→ Aim of the task: Write the next few sentences of the news passage about the proposed Manhattan Project National Historical Park, picking up after its final sentence. Skip the items that follow it.

The bill includes language that would create a Manhattan Project National Historical Park.

The staff of Sen. Patty Murray, D-Wash., said Wednesday morning they felt confident the bill would pass both the House and Senate with the park provision intact.

Murray and Rep. Doc Hastings, R-Wash. have led the effort with support of Sen. Maria Cantwell, D-Wash., to create the park, which would include Manhattan Project sites at Hanford and in Tennessee and New Mexico.

The bill appeared at risk yesterday as some Senate Republicans opposed including land and conservation provisions in the bill.

B Reactor was the world’s first production-scale nuclear reactor and created the plutonium for the first nuclear explosion in the New Mexico desert and the bomb dropped on Nagasaki, Japan, helping end World War II and ushering in the atomic age.

Other historic sites at Hanford also could be preserved as part of the proposed new park, including those that would tell the story of the people forced to turn their homes, farms and businesses over to the federal government during WWII to create the then-secret complex to produce plutonium.

Scene geometry reasoning data:
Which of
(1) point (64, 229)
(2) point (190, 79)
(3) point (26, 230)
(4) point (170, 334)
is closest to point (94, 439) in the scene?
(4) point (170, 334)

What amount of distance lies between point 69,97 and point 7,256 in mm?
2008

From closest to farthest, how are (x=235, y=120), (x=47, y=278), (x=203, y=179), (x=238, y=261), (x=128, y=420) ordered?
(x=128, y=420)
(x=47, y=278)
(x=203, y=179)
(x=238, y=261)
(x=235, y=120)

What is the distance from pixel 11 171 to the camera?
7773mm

---

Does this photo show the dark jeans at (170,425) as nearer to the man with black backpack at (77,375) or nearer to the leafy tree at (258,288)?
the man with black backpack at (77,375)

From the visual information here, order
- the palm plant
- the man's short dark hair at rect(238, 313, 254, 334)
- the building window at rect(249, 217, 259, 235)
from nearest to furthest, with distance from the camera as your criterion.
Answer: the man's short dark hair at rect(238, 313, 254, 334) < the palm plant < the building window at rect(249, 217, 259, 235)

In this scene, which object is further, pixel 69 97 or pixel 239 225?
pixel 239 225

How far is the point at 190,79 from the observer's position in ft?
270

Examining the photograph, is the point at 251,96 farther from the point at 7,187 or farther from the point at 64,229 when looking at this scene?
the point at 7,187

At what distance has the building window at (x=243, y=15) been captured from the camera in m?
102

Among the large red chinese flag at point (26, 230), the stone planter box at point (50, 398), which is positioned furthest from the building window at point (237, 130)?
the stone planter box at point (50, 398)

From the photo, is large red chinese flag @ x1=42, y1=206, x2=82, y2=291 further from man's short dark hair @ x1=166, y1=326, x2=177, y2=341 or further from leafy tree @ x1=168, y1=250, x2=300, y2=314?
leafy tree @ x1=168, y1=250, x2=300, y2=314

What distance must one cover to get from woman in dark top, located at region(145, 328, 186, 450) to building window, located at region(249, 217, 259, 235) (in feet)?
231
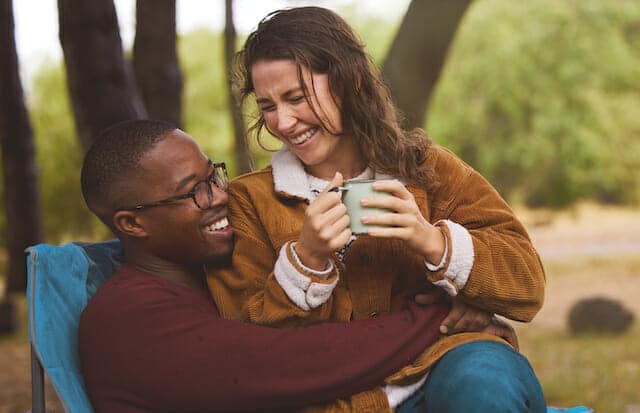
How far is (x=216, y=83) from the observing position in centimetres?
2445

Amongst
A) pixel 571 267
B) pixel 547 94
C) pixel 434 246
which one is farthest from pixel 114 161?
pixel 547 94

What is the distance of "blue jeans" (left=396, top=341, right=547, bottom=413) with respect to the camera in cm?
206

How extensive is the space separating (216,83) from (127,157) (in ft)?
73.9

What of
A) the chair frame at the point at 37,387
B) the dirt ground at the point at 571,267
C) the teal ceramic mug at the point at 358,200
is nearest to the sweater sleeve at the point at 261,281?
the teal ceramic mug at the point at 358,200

==

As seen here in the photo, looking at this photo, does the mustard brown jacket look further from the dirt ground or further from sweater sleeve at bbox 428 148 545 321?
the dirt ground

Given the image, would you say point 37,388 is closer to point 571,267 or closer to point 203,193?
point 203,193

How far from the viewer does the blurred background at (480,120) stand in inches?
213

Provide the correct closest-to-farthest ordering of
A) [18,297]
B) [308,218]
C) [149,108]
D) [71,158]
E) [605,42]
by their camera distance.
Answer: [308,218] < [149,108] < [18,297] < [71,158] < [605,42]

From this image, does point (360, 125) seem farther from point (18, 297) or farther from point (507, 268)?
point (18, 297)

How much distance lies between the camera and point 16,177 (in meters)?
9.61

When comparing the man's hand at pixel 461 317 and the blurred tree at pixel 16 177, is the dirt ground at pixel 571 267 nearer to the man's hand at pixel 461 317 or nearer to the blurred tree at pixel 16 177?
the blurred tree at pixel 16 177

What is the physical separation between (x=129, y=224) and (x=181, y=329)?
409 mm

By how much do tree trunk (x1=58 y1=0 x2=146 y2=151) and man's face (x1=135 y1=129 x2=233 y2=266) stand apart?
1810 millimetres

→ Exercise result:
The National Defense Authorization Act for fiscal 2015 also includes instructions on Rattlesnake Mountain and transferring some unused Hanford land for industrial development.

The bill would ensure that some public access to the summit of Rattlesnake Mountain be allowed., which Hastings has worked to require for years.

The mountain, the highest point in the Mid-Columbia, is part of the Hanford Reach National Monument but is closed to the public.

The Tri-City Development Council, working with local governments, has asked for 1,600 acres of Hanford land near Richland to be used for industrial development. TRIDEC is the Department of Energy’s designated agency for the reuse of unneeded assets.

The bill would require a transfer before the end of September 2015, according to the Energy Communities Alliance.